--- Study material Enclosed Below ---

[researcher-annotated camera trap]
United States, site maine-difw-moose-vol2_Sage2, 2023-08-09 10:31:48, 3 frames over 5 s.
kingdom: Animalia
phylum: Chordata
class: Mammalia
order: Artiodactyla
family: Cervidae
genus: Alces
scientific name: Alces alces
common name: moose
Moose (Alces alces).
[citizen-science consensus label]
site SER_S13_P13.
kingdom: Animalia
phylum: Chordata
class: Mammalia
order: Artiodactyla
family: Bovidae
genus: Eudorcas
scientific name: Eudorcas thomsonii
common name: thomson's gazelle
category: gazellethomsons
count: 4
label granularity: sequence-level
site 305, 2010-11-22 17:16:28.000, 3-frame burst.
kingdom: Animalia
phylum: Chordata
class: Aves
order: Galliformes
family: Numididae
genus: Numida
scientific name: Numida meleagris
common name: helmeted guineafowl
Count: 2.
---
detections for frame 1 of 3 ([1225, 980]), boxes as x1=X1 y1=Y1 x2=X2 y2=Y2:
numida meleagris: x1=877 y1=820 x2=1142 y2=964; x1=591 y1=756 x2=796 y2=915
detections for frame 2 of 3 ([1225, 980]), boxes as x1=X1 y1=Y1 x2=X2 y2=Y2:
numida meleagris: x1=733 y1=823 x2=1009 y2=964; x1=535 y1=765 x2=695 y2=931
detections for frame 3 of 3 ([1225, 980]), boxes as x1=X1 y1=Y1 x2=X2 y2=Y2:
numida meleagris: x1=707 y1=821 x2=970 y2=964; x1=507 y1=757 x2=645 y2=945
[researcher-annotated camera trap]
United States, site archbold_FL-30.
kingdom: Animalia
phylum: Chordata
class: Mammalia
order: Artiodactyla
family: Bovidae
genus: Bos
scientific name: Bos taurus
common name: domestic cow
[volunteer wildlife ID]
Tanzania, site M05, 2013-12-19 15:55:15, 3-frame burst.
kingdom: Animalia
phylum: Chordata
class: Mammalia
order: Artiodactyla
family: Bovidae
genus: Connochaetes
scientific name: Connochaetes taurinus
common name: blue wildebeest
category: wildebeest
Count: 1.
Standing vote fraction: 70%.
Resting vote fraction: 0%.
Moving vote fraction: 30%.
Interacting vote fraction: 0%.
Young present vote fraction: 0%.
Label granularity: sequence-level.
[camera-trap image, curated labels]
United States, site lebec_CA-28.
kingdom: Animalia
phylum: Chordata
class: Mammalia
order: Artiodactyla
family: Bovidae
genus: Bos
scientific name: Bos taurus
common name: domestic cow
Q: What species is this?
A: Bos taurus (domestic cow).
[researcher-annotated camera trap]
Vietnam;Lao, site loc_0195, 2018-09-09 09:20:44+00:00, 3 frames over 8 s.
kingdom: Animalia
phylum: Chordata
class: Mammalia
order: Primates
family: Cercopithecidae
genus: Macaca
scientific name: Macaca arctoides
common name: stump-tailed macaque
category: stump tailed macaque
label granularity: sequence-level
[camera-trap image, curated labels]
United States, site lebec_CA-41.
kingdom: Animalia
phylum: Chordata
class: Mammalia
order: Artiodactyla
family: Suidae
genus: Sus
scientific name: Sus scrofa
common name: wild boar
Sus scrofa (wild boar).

--- End of Enclosed Study material ---

## About this task
Return the entries above in full and exactly as written.

## Result of this exercise
[researcher-annotated camera trap]
United States, site maine-difw-moose-vol2_Sage2, 2023-08-09 10:31:48, 3 frames over 5 s.
kingdom: Animalia
phylum: Chordata
class: Mammalia
order: Artiodactyla
family: Cervidae
genus: Alces
scientific name: Alces alces
common name: moose
Moose (Alces alces).
[citizen-science consensus label]
site SER_S13_P13.
kingdom: Animalia
phylum: Chordata
class: Mammalia
order: Artiodactyla
family: Bovidae
genus: Eudorcas
scientific name: Eudorcas thomsonii
common name: thomson's gazelle
category: gazellethomsons
count: 4
label granularity: sequence-level
site 305, 2010-11-22 17:16:28.000, 3-frame burst.
kingdom: Animalia
phylum: Chordata
class: Aves
order: Galliformes
family: Numididae
genus: Numida
scientific name: Numida meleagris
common name: helmeted guineafowl
Count: 2.
---
detections for frame 1 of 3 ([1225, 980]), boxes as x1=X1 y1=Y1 x2=X2 y2=Y2:
numida meleagris: x1=877 y1=820 x2=1142 y2=964; x1=591 y1=756 x2=796 y2=915
detections for frame 2 of 3 ([1225, 980]), boxes as x1=X1 y1=Y1 x2=X2 y2=Y2:
numida meleagris: x1=733 y1=823 x2=1009 y2=964; x1=535 y1=765 x2=695 y2=931
detections for frame 3 of 3 ([1225, 980]), boxes as x1=X1 y1=Y1 x2=X2 y2=Y2:
numida meleagris: x1=707 y1=821 x2=970 y2=964; x1=507 y1=757 x2=645 y2=945
[researcher-annotated camera trap]
United States, site archbold_FL-30.
kingdom: Animalia
phylum: Chordata
class: Mammalia
order: Artiodactyla
family: Bovidae
genus: Bos
scientific name: Bos taurus
common name: domestic cow
[volunteer wildlife ID]
Tanzania, site M05, 2013-12-19 15:55:15, 3-frame burst.
kingdom: Animalia
phylum: Chordata
class: Mammalia
order: Artiodactyla
family: Bovidae
genus: Connochaetes
scientific name: Connochaetes taurinus
common name: blue wildebeest
category: wildebeest
Count: 1.
Standing vote fraction: 70%.
Resting vote fraction: 0%.
Moving vote fraction: 30%.
Interacting vote fraction: 0%.
Young present vote fraction: 0%.
Label granularity: sequence-level.
[camera-trap image, curated labels]
United States, site lebec_CA-28.
kingdom: Animalia
phylum: Chordata
class: Mammalia
order: Artiodactyla
family: Bovidae
genus: Bos
scientific name: Bos taurus
common name: domestic cow
Q: What species is this?
A: Bos taurus (domestic cow).
[researcher-annotated camera trap]
Vietnam;Lao, site loc_0195, 2018-09-09 09:20:44+00:00, 3 frames over 8 s.
kingdom: Animalia
phylum: Chordata
class: Mammalia
order: Primates
family: Cercopithecidae
genus: Macaca
scientific name: Macaca arctoides
common name: stump-tailed macaque
category: stump tailed macaque
label granularity: sequence-level
[camera-trap image, curated labels]
United States, site lebec_CA-41.
kingdom: Animalia
phylum: Chordata
class: Mammalia
order: Artiodactyla
family: Suidae
genus: Sus
scientific name: Sus scrofa
common name: wild boar
Sus scrofa (wild boar).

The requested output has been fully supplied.